Une décision historique

L’Union européenne (UE) a entériné l’interdiction de la vente des véhicules à moteur thermique à partir de 2035, en exemptant cependant la filière automobile de luxe – les producteurs de 1 000 à 10 000 voitures par an – jusqu’en 2036. La commission de l’environnement, de la santé publique et de la sécurité alimentaire (ENVI) du Parlement européen avait déjà adopté, le 11 mai 2022, une position sur le règlement proposé en matière d’émissions de CO2 pour les nouvelles voitures et les camionnettes. Les eurodéputés avaient proposé entre autres la suppression du mécanisme d’incitation pour les véhicules à émission nulle et à faibles émissions (ZLEV), la réduction progressive du plafond pour l’éco-innovation, ainsi qu’une méthodologie européenne pour évaluer les émissions de carbone lors du cycle de vie complet des voitures et des camionnettes.

Ces mesures s’inscrivent dans le cadre de critiques nourries sur les conséquences environnementales de la filière automobile. L’organisation non gouvernementale (ONG) Greenpeace avait ainsi établi en 2019 que l’industrie automobile représentait un dixième des émissions mondiales de gaz à effet de serre. En considérant les 86 millions de véhicules vendus sur l’année 2018, l’ONG estime que l’industrie automobile serait responsable de 4,8 gigatonnes d’émissions de carbone, soit environ 9 % des émissions mondiales sur l’année.
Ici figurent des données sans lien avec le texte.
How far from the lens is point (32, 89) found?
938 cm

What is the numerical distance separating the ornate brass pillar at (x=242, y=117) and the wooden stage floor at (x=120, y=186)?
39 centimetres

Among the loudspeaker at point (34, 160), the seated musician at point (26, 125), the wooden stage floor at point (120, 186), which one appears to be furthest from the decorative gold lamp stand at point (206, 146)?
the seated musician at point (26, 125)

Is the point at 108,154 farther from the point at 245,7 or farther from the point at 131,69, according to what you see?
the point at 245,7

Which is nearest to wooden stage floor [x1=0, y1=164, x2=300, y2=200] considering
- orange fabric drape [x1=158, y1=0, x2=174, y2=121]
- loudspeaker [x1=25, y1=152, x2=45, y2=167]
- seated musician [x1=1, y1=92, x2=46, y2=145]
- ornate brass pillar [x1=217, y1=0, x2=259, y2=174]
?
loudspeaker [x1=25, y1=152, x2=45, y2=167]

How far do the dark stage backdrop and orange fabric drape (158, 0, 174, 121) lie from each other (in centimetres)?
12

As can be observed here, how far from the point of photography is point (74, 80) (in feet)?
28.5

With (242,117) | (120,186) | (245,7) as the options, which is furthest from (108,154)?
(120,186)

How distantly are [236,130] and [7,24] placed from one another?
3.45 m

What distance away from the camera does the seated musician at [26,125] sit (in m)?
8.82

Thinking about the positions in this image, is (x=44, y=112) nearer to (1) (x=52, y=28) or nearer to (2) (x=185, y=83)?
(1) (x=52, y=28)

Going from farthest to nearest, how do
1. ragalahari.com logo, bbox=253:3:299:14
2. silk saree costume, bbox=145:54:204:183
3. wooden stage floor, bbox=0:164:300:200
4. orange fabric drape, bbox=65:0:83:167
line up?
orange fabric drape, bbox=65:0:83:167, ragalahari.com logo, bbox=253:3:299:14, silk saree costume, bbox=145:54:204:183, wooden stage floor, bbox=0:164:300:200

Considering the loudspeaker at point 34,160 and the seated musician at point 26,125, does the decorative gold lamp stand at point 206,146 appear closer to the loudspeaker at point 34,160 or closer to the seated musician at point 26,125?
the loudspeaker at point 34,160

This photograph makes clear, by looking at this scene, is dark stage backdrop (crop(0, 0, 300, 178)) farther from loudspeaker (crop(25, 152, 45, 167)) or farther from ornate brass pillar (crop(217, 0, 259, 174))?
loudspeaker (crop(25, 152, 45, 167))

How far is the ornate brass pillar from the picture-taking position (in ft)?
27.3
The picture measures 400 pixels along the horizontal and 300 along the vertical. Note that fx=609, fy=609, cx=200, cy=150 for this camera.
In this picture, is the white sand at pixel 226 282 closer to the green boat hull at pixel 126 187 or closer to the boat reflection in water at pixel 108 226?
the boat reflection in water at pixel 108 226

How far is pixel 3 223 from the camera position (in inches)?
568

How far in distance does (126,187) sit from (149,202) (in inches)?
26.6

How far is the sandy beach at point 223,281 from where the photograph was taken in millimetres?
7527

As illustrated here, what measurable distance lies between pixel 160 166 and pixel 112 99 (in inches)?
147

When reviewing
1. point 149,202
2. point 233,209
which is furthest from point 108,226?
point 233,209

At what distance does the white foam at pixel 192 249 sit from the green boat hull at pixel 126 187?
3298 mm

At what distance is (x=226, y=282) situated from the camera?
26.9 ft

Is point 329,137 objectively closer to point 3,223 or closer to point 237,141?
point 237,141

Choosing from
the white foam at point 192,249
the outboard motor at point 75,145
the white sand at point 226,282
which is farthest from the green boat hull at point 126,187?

Le rapport de Greenpeace dénonce les principaux constructeurs automobiles responsables de la pollution mondiale : Volkswagen, Renault-Nissan, Toyota, General Motors et Hyundai-Kia, qui représentent à eux seuls près de 55 % des émissions de gaz à effet de serre mondiales de l’industrie automobile sur l’année 2018. L’interdiction des véhicules thermiques au sein de l’UE répond donc à cet impératif de transformation de l’industrie automobile face au changement climatique.

Une décision pourtant problématique

Cette décision, bien qu’historique et volontairement radicale dans le cadre de la lutte contre le changement climatique, pose pourtant un certain nombre de problèmes.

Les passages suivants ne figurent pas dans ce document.